What you should do: Retype exactly what appears below from the line containing "family: Bovidae" down to the line containing "common name: common raccoon", keeping both end lines. Do not include pictures.
━━━━━ Material for this exercise ━━━━━
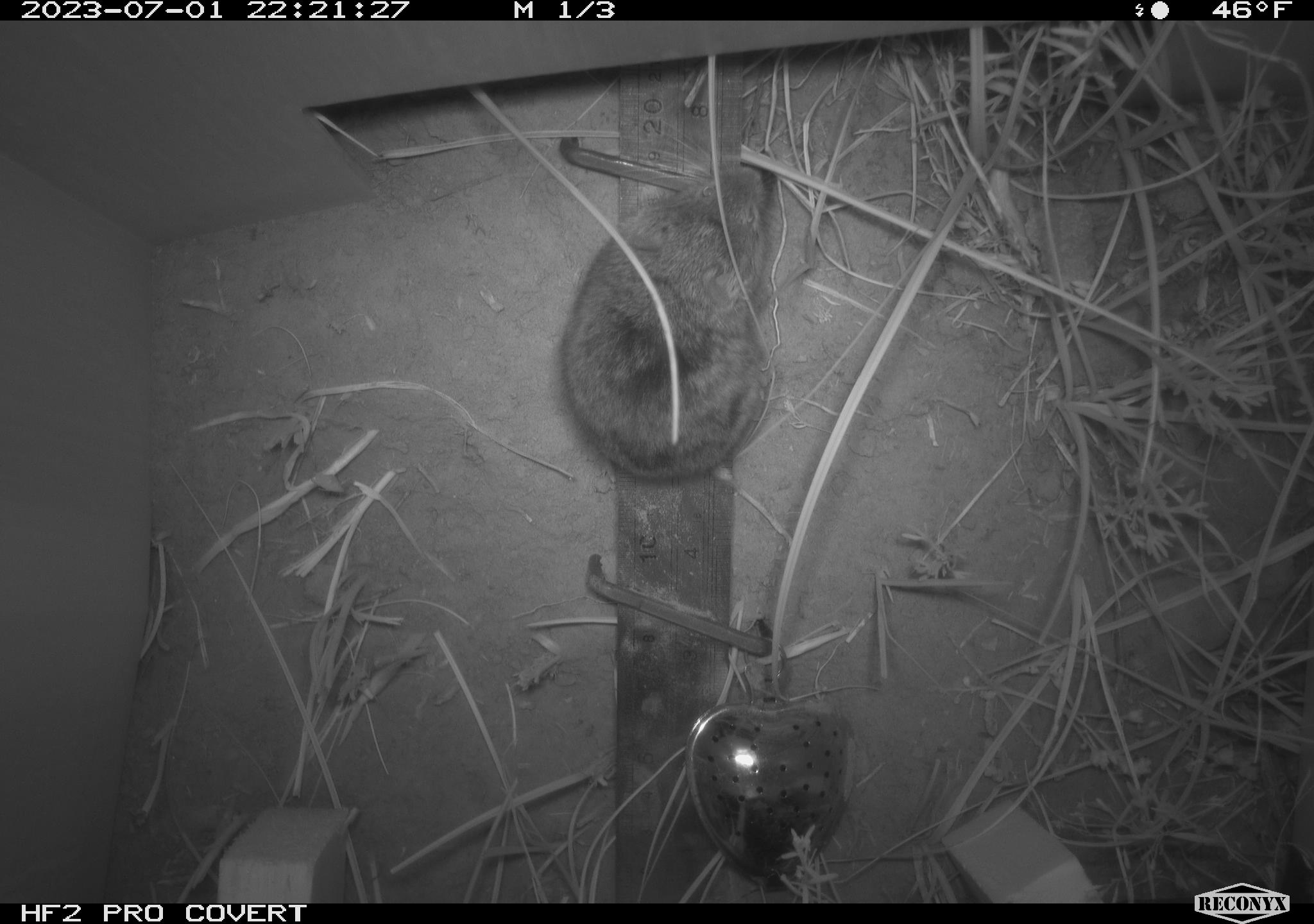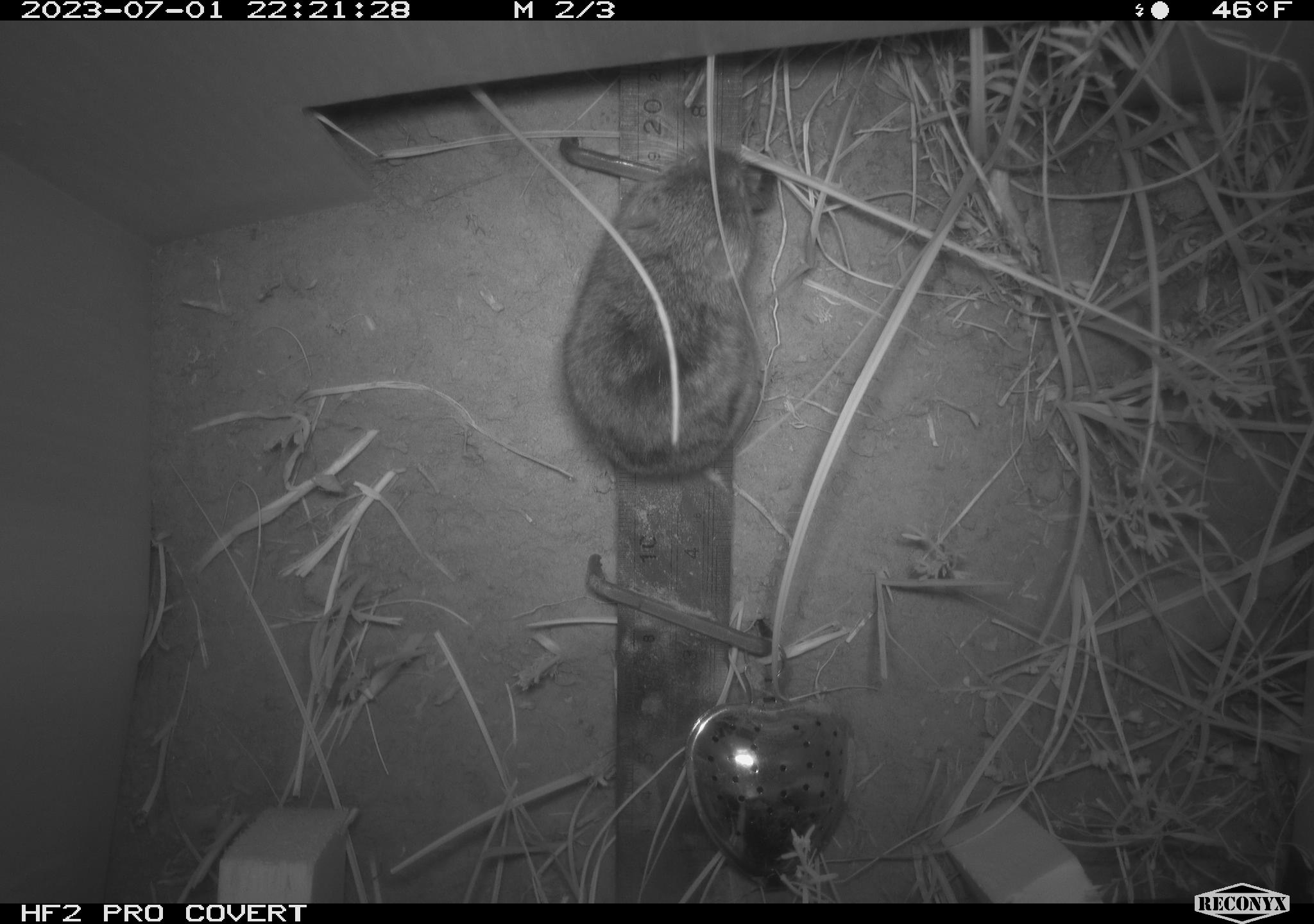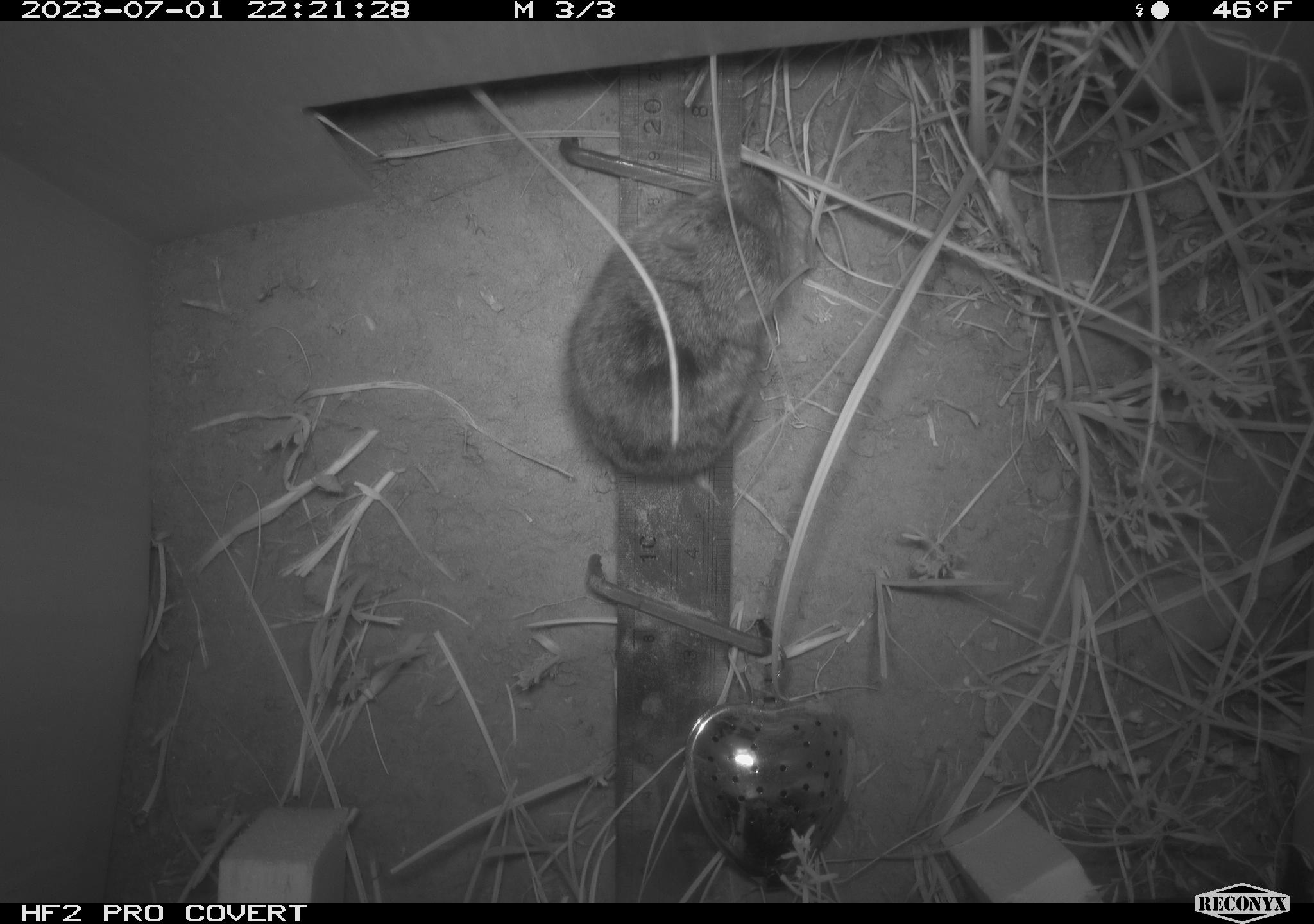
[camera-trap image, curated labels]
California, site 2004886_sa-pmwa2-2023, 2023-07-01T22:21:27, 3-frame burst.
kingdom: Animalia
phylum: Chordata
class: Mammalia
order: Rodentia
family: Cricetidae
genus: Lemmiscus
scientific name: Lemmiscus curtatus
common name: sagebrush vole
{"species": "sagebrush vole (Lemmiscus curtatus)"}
━━━━━
━━━━━ Material for this exercise ━━━━━
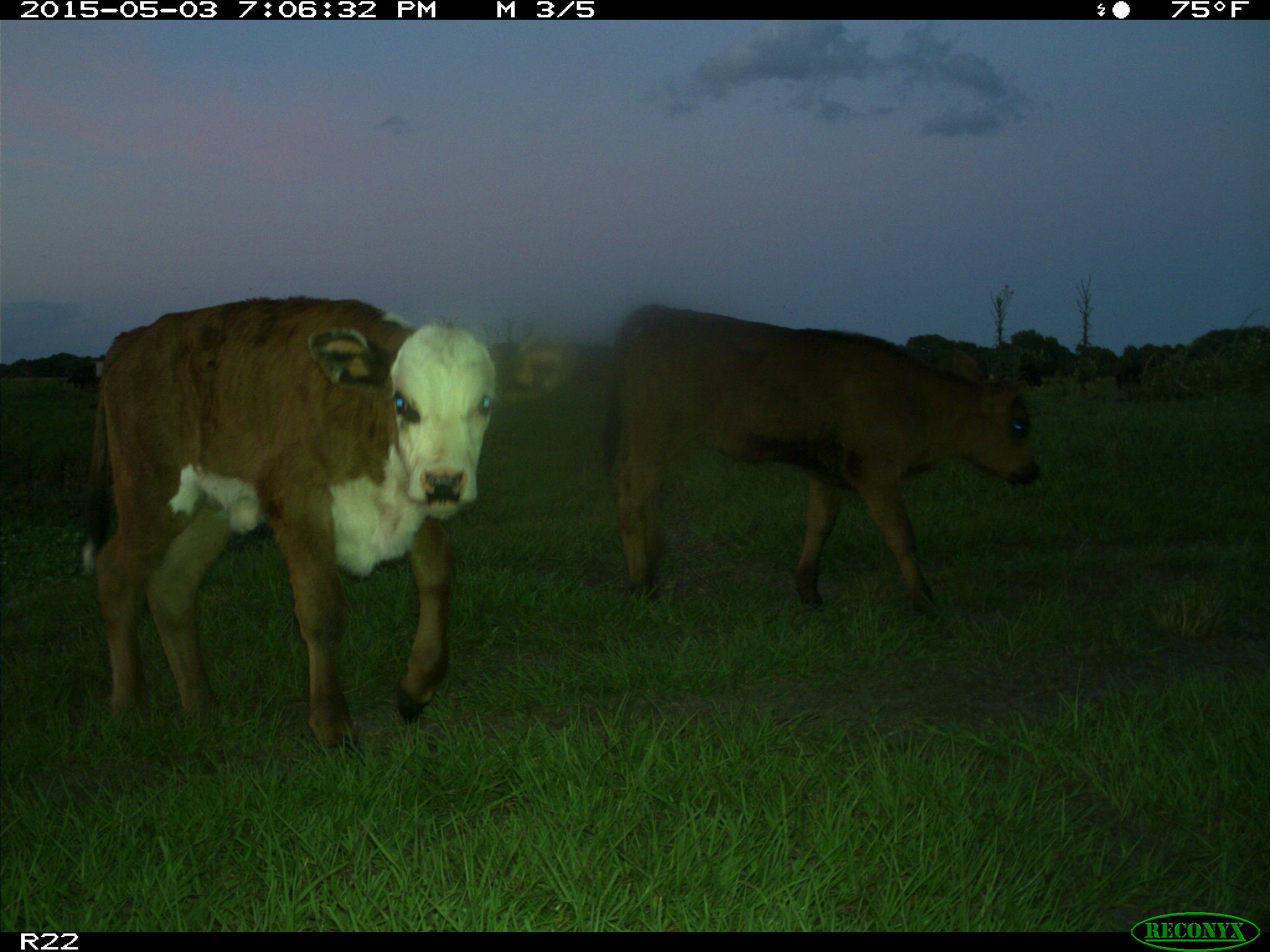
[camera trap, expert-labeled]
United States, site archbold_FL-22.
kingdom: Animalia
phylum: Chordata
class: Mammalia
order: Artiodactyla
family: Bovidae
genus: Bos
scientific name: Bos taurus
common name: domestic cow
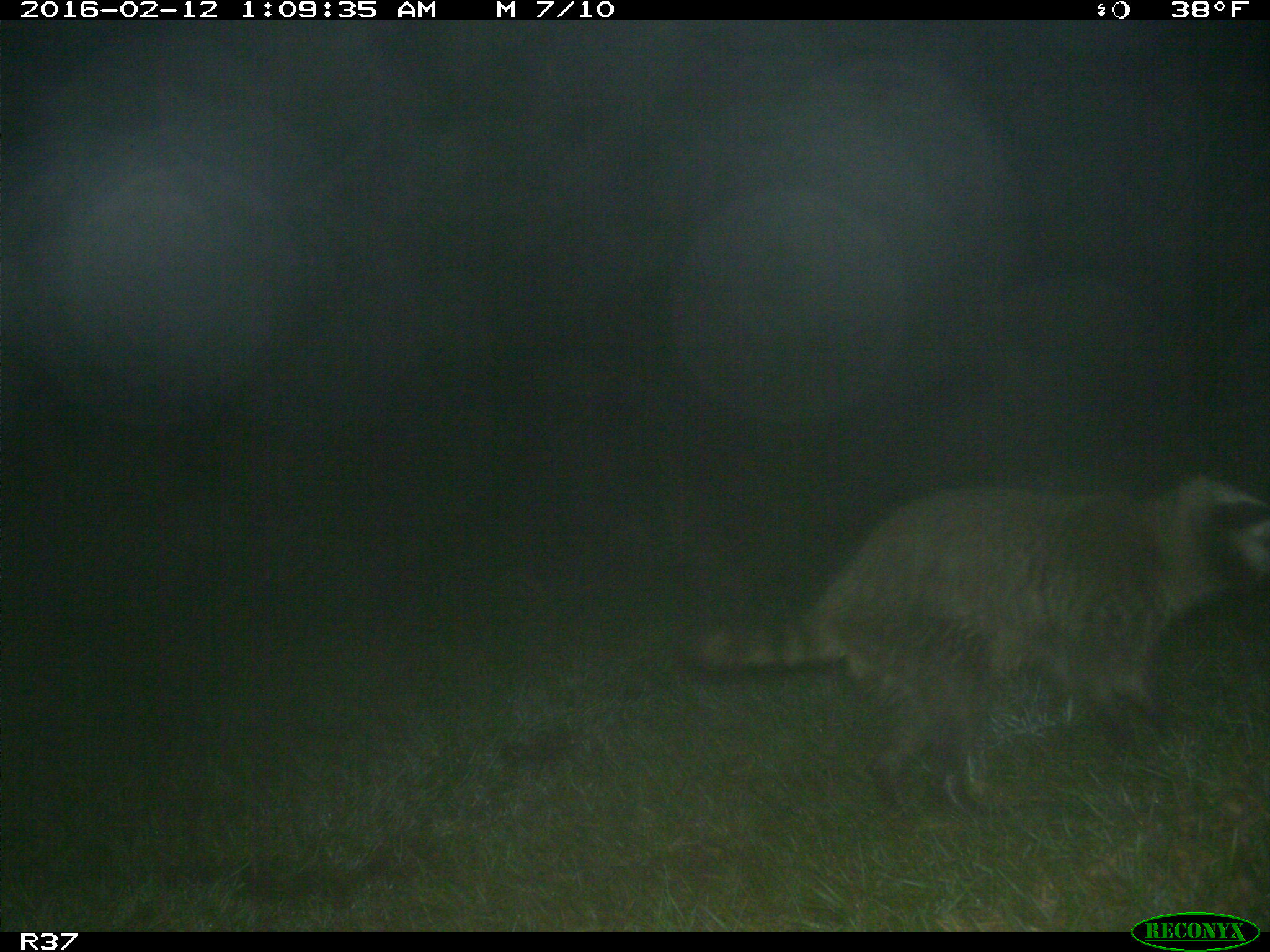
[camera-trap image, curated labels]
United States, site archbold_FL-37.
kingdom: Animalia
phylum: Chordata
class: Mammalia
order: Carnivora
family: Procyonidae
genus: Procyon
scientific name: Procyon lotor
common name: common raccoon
━━━━━
Output of the exercise:
family: Bovidae
genus: Bos
scientific name: Bos taurus
common name: domestic cow
[camera-trap image, curated labels]
United States, site archbold_FL-37.
kingdom: Animalia
phylum: Chordata
class: Mammalia
order: Carnivora
family: Procyonidae
genus: Procyon
scientific name: Procyon lotor
common name: common raccoon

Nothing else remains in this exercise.